Negli Stati Uniti è in uso un sistema differente, limitatamente alle primarie presidenziali: ogni stato decide autonomamente la data delle sue primarie all’interno di una certa finestra temporale, fissata dalle regole nazionali del partito. Il risultato è una sequenza di primarie e caucus che copre sei mesi, a cominciare dall’Iowa, il New Hampshire, per continuare colla Carolina del nord e la Florida, in gennaio. Poi si va in Nevada, Minnesota, Colorado, Maine e Michigan, nella prima metà di febbraio. Si finisce collo Utah nel giugno avanzato. Ogni stato fa svolgere le sue primarie nel giorno che preferisce, normalmente separato di almeno una settimana dalle primarie degli altri stati. Alcuni gruppetti di stati tengono le primarie nello stesso giorno (mini-martedì, super-martedì, ecc.).
Questa diluizione ha parecchie conseguenze importanti. Per prima cosa, non tutti gli elettori sono trattati allo stesso modo. I residenti dell’Iowa, del New Hampshire e della Carolina del nord hanno l’opportunità di votare per primi, quindi i loro voti contano di più.
Questo non è visto come un problema, a dire il vero. Se fosse percepito come tale sarebbe risolvibile con un meccanismo di rotazione. Il compito degli elettori di quei tre stati è principalmente quello di ridurre la lunga lista di candidati ad una lista più corta, contenente i tre-quattro nomi di quei candidati che hanno concrete possibilità di incontrare il gradimento degli elettori. Il risultato di questa operazione non cambierebbe molto se al posto di quei tre stati ne fossero sceglti altri.

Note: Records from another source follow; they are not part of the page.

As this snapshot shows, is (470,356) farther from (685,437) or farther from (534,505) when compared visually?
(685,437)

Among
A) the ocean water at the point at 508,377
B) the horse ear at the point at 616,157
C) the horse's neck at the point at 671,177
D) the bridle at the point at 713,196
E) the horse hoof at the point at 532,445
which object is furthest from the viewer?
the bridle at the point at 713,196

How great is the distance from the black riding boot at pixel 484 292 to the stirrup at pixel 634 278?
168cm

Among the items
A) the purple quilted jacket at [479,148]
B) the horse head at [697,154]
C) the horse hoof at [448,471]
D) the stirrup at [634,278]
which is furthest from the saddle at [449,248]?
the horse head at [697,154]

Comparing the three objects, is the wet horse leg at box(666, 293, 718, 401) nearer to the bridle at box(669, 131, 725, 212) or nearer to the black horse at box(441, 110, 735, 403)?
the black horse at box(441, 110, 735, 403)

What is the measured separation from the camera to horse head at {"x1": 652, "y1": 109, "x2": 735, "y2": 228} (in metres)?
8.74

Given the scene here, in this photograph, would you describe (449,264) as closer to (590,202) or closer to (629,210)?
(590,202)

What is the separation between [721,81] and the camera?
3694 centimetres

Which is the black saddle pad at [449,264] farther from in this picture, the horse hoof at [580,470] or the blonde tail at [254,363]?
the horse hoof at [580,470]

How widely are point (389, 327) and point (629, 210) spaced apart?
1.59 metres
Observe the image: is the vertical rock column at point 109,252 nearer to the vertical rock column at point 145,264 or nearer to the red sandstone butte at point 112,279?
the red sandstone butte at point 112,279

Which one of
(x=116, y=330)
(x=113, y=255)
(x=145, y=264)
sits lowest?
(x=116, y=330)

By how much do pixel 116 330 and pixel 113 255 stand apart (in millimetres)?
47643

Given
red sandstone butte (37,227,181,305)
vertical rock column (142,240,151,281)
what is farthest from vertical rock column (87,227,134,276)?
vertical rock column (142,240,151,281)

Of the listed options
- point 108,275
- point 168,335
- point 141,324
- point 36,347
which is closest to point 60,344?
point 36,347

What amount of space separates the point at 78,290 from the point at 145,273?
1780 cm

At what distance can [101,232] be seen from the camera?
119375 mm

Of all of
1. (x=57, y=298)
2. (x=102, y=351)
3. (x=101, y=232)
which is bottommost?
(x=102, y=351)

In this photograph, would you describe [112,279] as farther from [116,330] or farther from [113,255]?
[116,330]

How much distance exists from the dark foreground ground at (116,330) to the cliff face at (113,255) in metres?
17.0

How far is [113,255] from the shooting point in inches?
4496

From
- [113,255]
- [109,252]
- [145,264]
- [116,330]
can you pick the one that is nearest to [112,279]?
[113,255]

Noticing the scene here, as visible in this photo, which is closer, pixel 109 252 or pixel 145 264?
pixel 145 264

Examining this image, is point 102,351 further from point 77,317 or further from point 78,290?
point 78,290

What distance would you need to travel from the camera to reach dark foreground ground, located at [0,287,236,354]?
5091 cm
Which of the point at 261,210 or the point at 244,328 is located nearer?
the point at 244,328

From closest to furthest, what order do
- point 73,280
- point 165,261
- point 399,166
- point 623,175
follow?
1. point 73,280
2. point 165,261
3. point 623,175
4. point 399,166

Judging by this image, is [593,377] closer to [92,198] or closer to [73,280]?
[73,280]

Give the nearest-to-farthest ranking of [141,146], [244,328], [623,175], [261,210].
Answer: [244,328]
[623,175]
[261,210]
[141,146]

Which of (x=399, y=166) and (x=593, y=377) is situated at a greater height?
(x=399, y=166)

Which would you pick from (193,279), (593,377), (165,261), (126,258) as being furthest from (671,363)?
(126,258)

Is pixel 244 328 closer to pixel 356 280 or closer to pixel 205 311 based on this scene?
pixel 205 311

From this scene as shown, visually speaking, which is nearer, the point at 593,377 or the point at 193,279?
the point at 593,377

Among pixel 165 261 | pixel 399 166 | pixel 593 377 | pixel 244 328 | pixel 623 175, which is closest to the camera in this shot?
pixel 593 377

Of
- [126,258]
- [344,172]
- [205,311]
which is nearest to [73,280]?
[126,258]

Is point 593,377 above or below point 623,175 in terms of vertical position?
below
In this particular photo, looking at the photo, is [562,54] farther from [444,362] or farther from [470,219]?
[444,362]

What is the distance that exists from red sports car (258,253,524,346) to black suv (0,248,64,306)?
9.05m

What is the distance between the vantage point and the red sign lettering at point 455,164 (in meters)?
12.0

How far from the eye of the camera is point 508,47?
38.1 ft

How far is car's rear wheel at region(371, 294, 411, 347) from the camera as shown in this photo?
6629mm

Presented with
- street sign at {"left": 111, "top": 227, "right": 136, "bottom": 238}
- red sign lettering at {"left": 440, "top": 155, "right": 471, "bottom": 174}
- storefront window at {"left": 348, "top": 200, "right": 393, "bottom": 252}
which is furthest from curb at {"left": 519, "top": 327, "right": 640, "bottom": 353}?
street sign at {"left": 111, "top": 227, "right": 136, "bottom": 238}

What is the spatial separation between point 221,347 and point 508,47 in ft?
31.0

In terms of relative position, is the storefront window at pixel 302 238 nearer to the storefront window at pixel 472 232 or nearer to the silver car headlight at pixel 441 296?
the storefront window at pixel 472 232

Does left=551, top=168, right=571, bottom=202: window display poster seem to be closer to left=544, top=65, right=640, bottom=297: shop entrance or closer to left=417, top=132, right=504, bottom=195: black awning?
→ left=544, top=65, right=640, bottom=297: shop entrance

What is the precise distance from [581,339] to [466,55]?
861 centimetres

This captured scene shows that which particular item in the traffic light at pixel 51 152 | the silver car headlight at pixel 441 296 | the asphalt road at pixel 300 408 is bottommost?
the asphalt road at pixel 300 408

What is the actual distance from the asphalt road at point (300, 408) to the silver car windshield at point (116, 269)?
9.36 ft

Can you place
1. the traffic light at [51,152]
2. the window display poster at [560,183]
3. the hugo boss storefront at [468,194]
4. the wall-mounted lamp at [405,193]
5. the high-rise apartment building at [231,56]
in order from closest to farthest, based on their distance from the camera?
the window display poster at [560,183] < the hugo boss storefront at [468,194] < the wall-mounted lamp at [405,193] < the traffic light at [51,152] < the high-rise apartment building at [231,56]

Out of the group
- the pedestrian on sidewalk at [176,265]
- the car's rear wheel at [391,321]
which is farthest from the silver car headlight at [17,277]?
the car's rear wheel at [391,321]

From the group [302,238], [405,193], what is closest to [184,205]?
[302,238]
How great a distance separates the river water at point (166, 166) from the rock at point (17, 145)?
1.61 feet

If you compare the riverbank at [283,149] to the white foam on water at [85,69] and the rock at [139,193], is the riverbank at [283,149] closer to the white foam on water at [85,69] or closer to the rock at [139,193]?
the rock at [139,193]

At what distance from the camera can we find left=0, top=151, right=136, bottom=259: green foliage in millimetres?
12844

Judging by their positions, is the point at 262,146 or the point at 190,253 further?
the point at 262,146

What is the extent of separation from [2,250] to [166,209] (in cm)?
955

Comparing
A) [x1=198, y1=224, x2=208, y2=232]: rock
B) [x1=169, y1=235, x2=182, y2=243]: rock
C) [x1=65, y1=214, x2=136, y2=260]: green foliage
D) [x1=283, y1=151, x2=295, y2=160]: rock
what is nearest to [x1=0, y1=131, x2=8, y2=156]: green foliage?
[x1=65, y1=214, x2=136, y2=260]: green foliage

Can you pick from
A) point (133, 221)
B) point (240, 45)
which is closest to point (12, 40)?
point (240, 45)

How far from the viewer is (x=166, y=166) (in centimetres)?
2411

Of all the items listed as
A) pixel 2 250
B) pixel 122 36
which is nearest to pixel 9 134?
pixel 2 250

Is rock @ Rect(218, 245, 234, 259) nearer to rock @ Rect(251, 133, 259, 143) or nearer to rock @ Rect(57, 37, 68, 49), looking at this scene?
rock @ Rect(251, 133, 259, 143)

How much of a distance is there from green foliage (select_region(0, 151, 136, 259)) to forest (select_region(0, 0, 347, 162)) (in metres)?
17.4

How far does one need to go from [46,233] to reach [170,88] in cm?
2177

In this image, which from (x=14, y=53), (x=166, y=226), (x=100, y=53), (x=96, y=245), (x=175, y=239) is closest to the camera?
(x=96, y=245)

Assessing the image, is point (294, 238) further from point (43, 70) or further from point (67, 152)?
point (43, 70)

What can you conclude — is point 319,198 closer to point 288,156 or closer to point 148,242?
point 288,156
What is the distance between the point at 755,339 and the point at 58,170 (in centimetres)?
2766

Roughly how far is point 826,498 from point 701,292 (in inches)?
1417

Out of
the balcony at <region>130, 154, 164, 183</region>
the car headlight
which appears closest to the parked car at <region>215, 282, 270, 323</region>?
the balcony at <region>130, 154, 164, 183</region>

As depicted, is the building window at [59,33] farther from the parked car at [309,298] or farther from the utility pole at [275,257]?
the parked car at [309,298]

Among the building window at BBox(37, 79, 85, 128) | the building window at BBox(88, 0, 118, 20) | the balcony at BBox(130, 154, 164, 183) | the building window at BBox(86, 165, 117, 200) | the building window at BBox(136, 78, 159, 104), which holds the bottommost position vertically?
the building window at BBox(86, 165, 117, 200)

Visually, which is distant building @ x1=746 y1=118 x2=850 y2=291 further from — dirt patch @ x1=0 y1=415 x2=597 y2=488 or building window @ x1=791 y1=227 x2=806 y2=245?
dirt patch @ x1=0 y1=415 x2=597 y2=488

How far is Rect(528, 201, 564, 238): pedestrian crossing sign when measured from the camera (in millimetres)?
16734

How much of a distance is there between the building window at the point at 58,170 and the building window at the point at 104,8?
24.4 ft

La conseguenza più importante, invece, della diluizione è che essa dà concrete possibilità di vittoria a candidati che altrimenti non avrebbero alcuna chance. Spezzettare il compito lo rende molto più facile da affrontare. Prolungando il processo si riesce ad aprirlo alla partecipazione di candidati che non sono già famosi, e anche a coloro che non sono già ricchi. I candidati sono costretti a battere il territorio, visitare una quantità enorme di località, incontrare tantissime persone, farsi conoscere dagli elettori, stringere mani, raccogliere fondi sotto forma di donazioni spontanee.
Facciamo alcuni esempi. Nel 2008 Mike Huckabee emerse dall’anonimato improvvisamente ed ebbe una vera possibilità di agguantare la nomina repubblicana dopo la vittoria in Iowa. Nel 2012 un candidato che non aveva alcuna precedente esperienza in politica, Herman Cain, balzò improvvisamente in testa ai sondaggi dopo mesi di percentuali a una cifra. Per un certo divenne il favorito ed ebbe delle notevoli possibilità di giocarsi la nomina al pari degli altri. Poi l’emergere di notizie imbarazzanti circa la sua vita personale lo constrinse a ritirarsi prematuramente. Rick Santorum è forse l’esempio migliore: fino a una settimana prima dei caucus dell’Iowa tutti i sondaggi nazionali lo davano all’1-3%. Poi vinse in Iowa ed improvvisamente divenne uno degli sfidanti più accreditati contro Mitt Romney.
Possiamo anche menzionare i candidati nominati contro la volontà dell’establisment. Nel 1980 il favorito dal partito repubblicano era George H. Bush, ma fu battuto da Ronald Reagan. In 2008 la favorita del partito democratico era Hillary Clinton, ma fu battuta da Barack Obama.
Possiamo concludere che un sistema fatto di primarie e convention funziona bene se chiunque può candidarsi con concrete possibilità di vincere. Le primarie nazionali non soddisfano questo criterio, ma le primarie sequenziali sì, se la sequenza è ben studiata. Per questo motivo, la sequenzializzazione dovrebbe essere adottata per tutti i tipi di primarie, per qualunque tipo di candidati, che siano presidenti o governatiri, deputati o senatori, sindaci o consiglieri.